When we are passing 9Gbps through one S6700 switch (being part of RRPP ring), which comes from a single port, the CPU rises up until 60 %. When traffic is stopped, the CPU usage drops down again to its normal values.      

This is a big problem because it is supposed that data should be forwarded using ASIC without utilizing the CPU unit. But why is the CPU at 60 %? It is normal for this load of traffic to come just from one port? Of course not, but what is happened here?

Handling Process

I analyzed the processes handled by the CPU from display cpu-usage: (here are shown the most representative tasks)

bcmL2MOD.0           17%         0/8285f38d       tS16  //Task that handles mac-flapping.
bcmCNTR.0             8%         0/40c54910       tS17
PPI                   7%         0/36d7ee7e       PPI Product Process Interface   // PPI: This is a task at the adaptation layer. Maintain chip interface status
bmLINK.0              2%         0/160654ff       tS1a               //bmLI: Scan port status and notify the application modules of status changes

So the switch is facing mac-flapping from the RRPP ring? Great discovery but there is no other traffic in the ring than the one used for testing. 
Are related? The customer had a strange way of testing high load traffic by plugging the traffic generator / measuring device on one port (e.g. xg0/0/13) and using loopback internal on the way-out port (e.g. xg0/0/14) so all the frames sent to the way-out port  are coming back from that port.
How this could represent the resolution for high-cpu issue?

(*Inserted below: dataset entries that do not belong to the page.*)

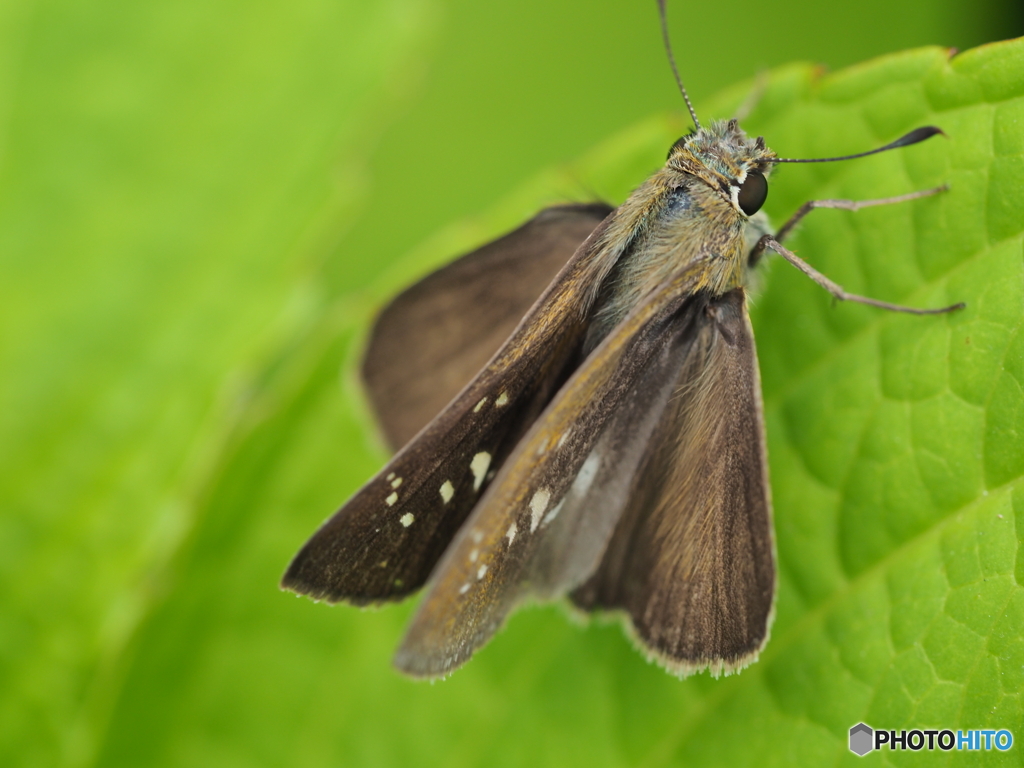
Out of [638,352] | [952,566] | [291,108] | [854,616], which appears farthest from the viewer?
[291,108]

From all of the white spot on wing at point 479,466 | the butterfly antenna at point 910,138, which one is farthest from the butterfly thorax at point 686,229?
the white spot on wing at point 479,466

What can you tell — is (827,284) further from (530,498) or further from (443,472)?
(443,472)

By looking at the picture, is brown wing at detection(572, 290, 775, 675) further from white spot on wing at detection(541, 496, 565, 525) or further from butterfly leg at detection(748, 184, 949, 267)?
white spot on wing at detection(541, 496, 565, 525)

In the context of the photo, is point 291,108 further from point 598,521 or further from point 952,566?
point 952,566

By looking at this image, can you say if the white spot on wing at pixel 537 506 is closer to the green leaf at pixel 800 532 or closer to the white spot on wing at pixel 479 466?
the white spot on wing at pixel 479 466

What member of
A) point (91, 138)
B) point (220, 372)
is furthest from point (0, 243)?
point (220, 372)

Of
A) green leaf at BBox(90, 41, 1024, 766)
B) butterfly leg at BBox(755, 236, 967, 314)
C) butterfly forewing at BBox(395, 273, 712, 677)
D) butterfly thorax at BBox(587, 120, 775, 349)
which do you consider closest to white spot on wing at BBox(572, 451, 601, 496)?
butterfly forewing at BBox(395, 273, 712, 677)
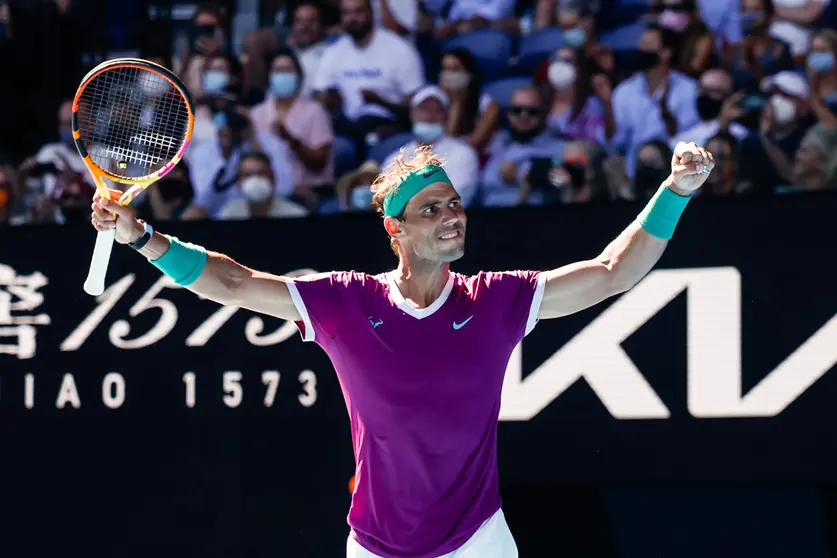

Well, after all is quite simple because using a traffic generator the source MACs of the frames are the same and  coming from both ports xg0/0/13 and xg0/0/14 – when is coming back – it is processed by the switch as mac-flapping that is why it causes high-cpu. Witness is the output of display mac-address flapping record:

["TES1-EQI1.192"]display mac-address flapping record
S  : start time
E  : end time
(Q) : quit vlan
(D) : error down
Move-Time             VLAN MAC-Address   Original-Port   Move-Ports      MoveNum
S:2014-10-03 00:09:20 1818 cafe-beef-cafe XGE0/0/13       XGE0/0/14       35186
E:2014-10-03 00:09:53
Root Causes

The way how the customer wanted to pass high load traffic through the S6700 switch enabling on the way-out port loopback internal command.


Please kindly note do not use loopbacks while testing traffic performances and having the traffic source coming from a measuring device/traffic generator.